Switching vaults

How members choose which vault to act inside, and how the choice persists for the session.

Members of one or more organizations have access to multiple vaults: their own personal vault, plus every organization vault they hold an active membership in. When they sign in, they pick one to act inside for the session. Every page, capability check, sidebar entry, and audit row resolves against that pick.

This page covers the picker, the session-level lock-in, and how project visibility differs depending on which vault a member is currently in.

The post-login picker

After sign-in (and after any required step-up), the dashboard checks the member's available vaults:

  • One vault (only their own personal vault, no organization memberships). The picker is skipped; the session lands directly in the personal vault.
  • Multiple vaults (personal vault plus one or more organization memberships). The picker renders inline on the login screen. The password field morphs into a vault dropdown, the Sign in button becomes Enter Vault, and the member chooses where to land.

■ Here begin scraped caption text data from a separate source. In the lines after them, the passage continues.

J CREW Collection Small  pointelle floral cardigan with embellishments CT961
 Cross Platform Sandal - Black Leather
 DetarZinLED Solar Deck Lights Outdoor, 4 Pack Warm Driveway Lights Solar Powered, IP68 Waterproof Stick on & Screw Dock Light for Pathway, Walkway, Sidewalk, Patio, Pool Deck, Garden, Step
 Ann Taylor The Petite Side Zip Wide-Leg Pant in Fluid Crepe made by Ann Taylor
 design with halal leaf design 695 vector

The dropdown shows each vault's public ID, kind (personal or organization), name (organizations only), and the owner's username. The owner of an organization sees their own organization listed alongside their personal vault from the same dropdown.

Vaults whose owner has been destroyed or suspended are filtered out of the picker server-side. A member cannot enter an organization vault whose owner is no longer in good standing.

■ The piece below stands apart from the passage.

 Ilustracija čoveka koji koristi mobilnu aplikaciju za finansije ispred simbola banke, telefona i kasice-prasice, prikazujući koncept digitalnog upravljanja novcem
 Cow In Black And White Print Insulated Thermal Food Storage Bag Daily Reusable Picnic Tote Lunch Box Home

Why the pick is session-scoped

The chosen vault stays for the lifetime of the session — typically until the member logs out. To act inside a different vault, the member logs out and signs back in.

This is a deliberate trade. The alternative is a top-of-page vault switcher that lets the member jump between vaults mid-session, the way many SaaS products handle workspace switching. We don't do that because:

  • Mid-session vault switching makes audit attribution harder to reason about. With session-scope, every action in a session is unambiguous: it happened in the vault the member entered at sign-in.
  • Stolen sessions have a tighter blast radius. A captured session resolves against one vault, not every vault the user has access to.
  • The picker is a deliberate prompt, not a hover. A member entering an organization vault sees its name and owner before they act — every time.

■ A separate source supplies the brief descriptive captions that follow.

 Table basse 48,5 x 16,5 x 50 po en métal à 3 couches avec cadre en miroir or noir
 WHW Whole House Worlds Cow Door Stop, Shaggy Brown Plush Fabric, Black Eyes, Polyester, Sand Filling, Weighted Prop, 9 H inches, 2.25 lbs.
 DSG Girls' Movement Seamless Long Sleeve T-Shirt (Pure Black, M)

Logging out to switch is the cost of those properties.

What looks different inside an organization vault

When a member is acting inside an organization vault, the dashboard chrome shows the organization's name and owner. Sidebar nav entries are gated by the capabilities the member's template grants. Project entries follow the member's project scope: global access shows every project; a specific scope shows only the projects in the member's scope list.

A member with no template sees only the Overview and Settings pages of the organization, plus their own account-level surfaces (Sessions, personal Settings). Capabilities they don't have produce no UI entries — the member doesn't see grayed-out buttons; the buttons simply aren't there.

What looks different inside the member's own vault

Inside their personal vault, the member is the owner. Every capability is held unconditionally. Templates, scope, and organization gates don't apply — those concepts exist only for delegated members of someone else's organization.

If the member's own vault has been converted to an organization (they're an owner), they see all the same organization-management surfaces (Members, Templates) inside it.

Audit attribution

Every action a member takes is attributed to them in the vault they're acting inside. If you're an owner reading your organization's audit log, member actions appear with the member's username as the actor. The member, reading their own audit log (if their template grants it), sees the same rows from their side. The audit log doesn't aggregate across vaults — the personal-vault audit log and the organization-vault audit log are separate streams, scoped to the vault the action happened in.

Edge cases

A few specific situations and how they resolve:

  • The owner of an organization is suspended or destroys their account. The vault drops out of every member's picker on the next login. A member's existing session for that vault is terminated on the next request (the server re-checks the owner's status on every authenticated request).
  • A member is suspended mid-session. Their next request to the organization vault returns 401; the session is effectively cut at the gate.
  • A member is removed mid-session. Same as suspension from the session's point of view. The member's membership row is gone; their next request fails. They keep their own SikkerKey account and personal vault.
  • A member's template is changed mid-session. Capabilities resolve fresh on every request. The change is live by the next page load.

What machines see

Nothing about the vault picker affects machine authentication. Machines authenticate against a specific vault ID with their own Ed25519 keypair; they don't have a notion of "active vault" because they don't have a session in the dashboard sense. An organization is a human-side concept; the machine plane keeps the same per-vault, per-machine identity model it always has.